[Available data]

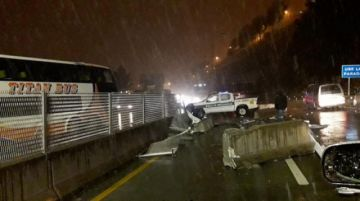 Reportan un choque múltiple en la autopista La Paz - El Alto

[/Available data]
[Available data]

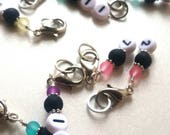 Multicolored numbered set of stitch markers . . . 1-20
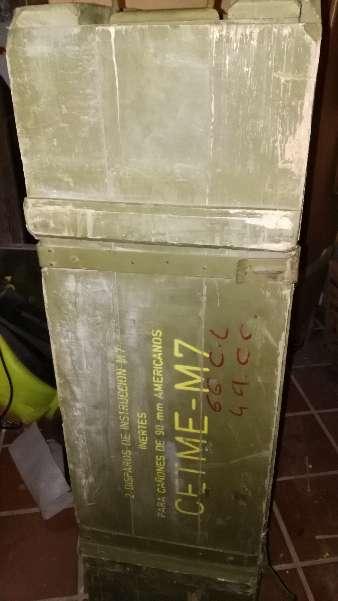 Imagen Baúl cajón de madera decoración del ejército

[/Available data]
[Available data]

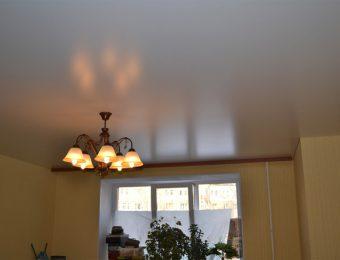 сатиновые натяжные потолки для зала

[/Available data]

Because only one stretch of the records is wanted, please output the lines from the one holding "Multicolored numbered set" through the one holding "Imagen Baúl cajón" exactly, both included, and leave every picture out.

 Multicolored numbered set of stitch markers . . . 1-20
 Imagen Baúl cajón de madera decoración del ejército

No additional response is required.